### WHAT YOU SHOULD DO
Transcribe the lines below word for word, from the very first one through the line holding "broken plastic debris [162, 588, 186, 604]", with both ends included. Leave the pictures out.

### STORED ROWS

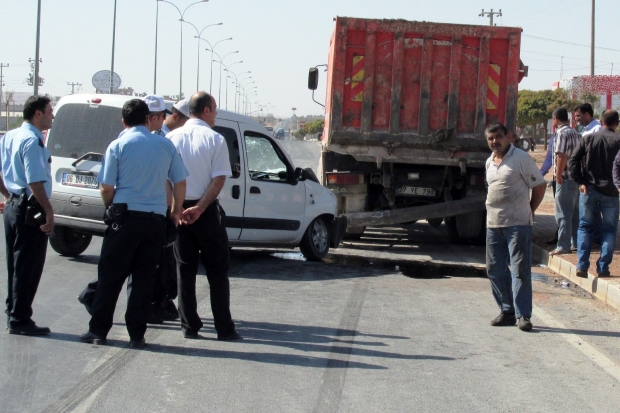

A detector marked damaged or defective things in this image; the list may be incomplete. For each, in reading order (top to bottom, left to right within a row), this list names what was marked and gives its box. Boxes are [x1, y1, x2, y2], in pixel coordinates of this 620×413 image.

rusty truck body [312, 16, 524, 241]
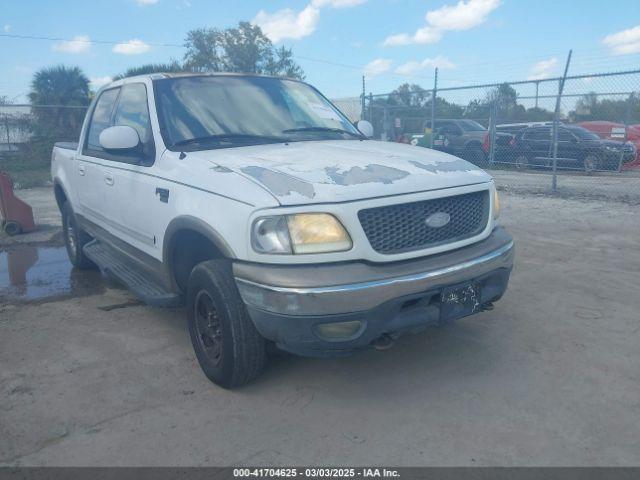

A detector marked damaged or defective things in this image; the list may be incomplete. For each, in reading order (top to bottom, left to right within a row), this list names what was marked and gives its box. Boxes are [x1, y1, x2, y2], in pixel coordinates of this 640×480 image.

peeling paint on hood [198, 140, 492, 205]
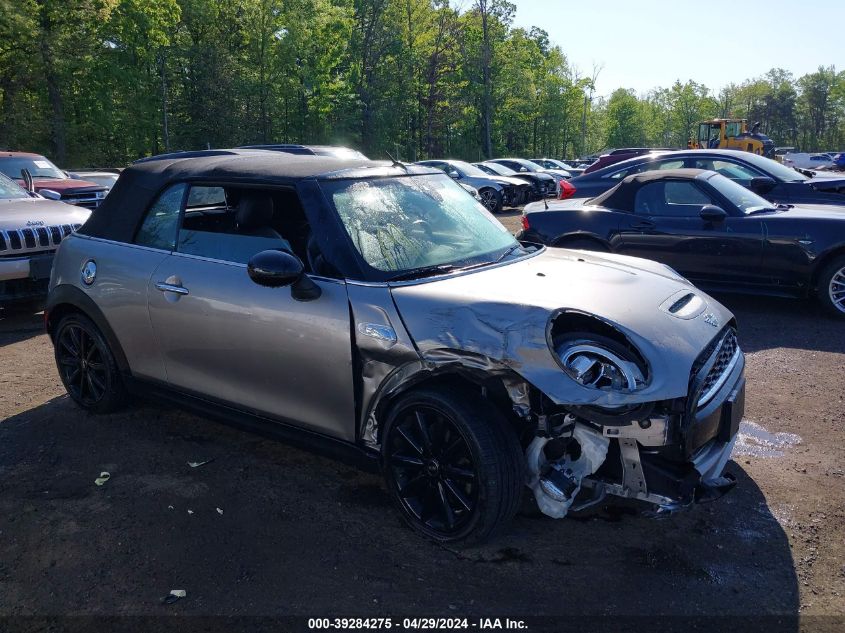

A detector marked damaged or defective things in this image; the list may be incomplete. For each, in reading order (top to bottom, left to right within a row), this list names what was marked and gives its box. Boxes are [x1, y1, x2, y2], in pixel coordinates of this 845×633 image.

cracked windshield [326, 173, 516, 272]
damaged gray mini convertible [47, 149, 744, 544]
torn fender liner [390, 247, 732, 404]
torn fender liner [528, 424, 608, 520]
damaged front bumper [528, 334, 744, 516]
broken plastic debris [162, 588, 186, 604]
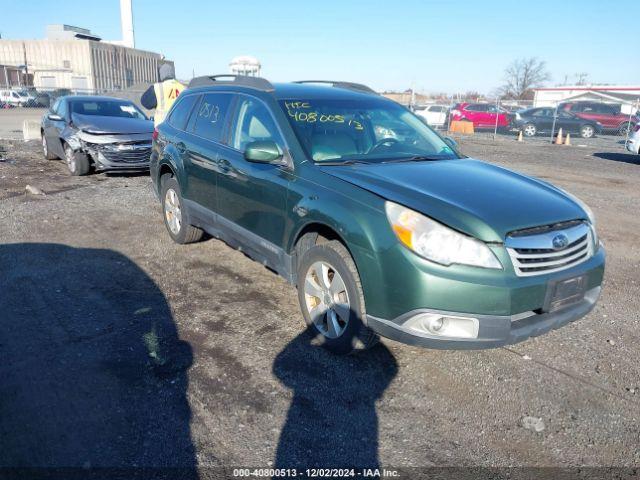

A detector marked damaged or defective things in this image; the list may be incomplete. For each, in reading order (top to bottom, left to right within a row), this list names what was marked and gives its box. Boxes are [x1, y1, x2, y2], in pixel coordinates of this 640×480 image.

damaged silver car [41, 94, 154, 175]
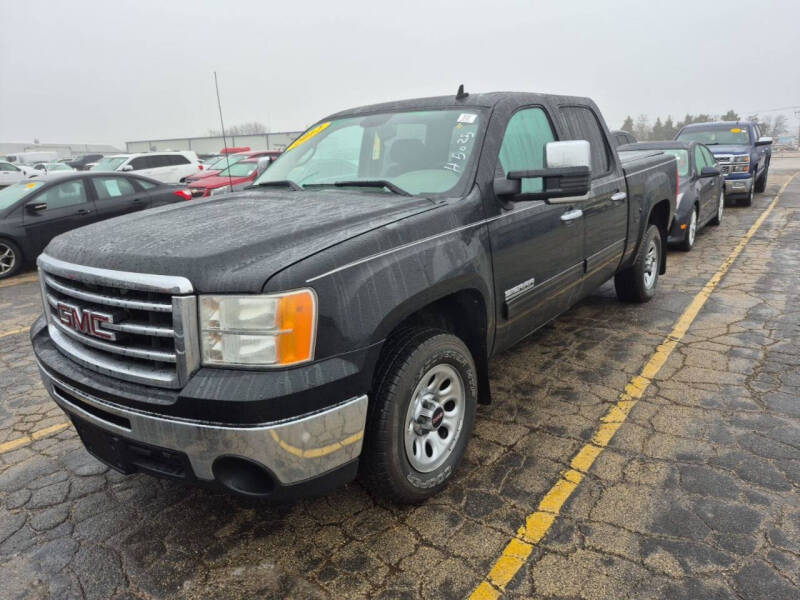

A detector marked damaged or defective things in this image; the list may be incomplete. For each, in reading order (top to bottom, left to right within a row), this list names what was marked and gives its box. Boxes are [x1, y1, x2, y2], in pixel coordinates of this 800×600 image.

cracked pavement [1, 162, 800, 596]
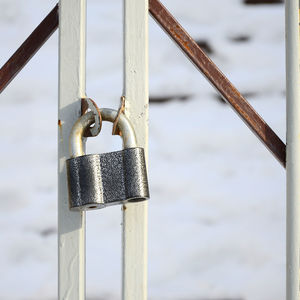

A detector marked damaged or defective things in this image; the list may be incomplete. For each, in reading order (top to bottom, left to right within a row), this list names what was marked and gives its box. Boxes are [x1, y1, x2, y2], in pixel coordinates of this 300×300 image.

diagonal rusty bar [0, 3, 58, 92]
rusty metal bar [0, 2, 58, 93]
diagonal rusty bar [149, 0, 286, 168]
rusty metal bar [149, 0, 286, 168]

### RESPONSE BELOW
A detector marked damaged or defective things in this image; the list may be incomplete. For each, in reading order (top to bottom, left to right within a row), this list names what was marked and gives its box. Boxes are [x1, y1, x2, y2], in pixel coordinates of this 620×413 image.

rusty truck body [312, 16, 524, 241]

A detector marked damaged or defective things in this image; the list may be incomplete. For each, in reading order (top to bottom, left to right within a row), this list names what was marked and gives its box. Boxes are [x1, y1, x2, y2], in pixel coordinates of this 640×480 image.

peeling paint on hood [198, 140, 492, 205]

A detector marked damaged or defective things in this image; the list may be incomplete. For each, in reading order (top to bottom, left to right within a row), this list names what was marked and gives its box. Boxes are [x1, y1, x2, y2], in pixel coordinates of this 845×633 image.

cracked windshield [326, 173, 516, 272]
damaged gray mini convertible [47, 149, 744, 544]
torn fender liner [390, 247, 732, 404]
torn fender liner [528, 424, 608, 520]
damaged front bumper [528, 334, 744, 516]
broken plastic debris [162, 588, 186, 604]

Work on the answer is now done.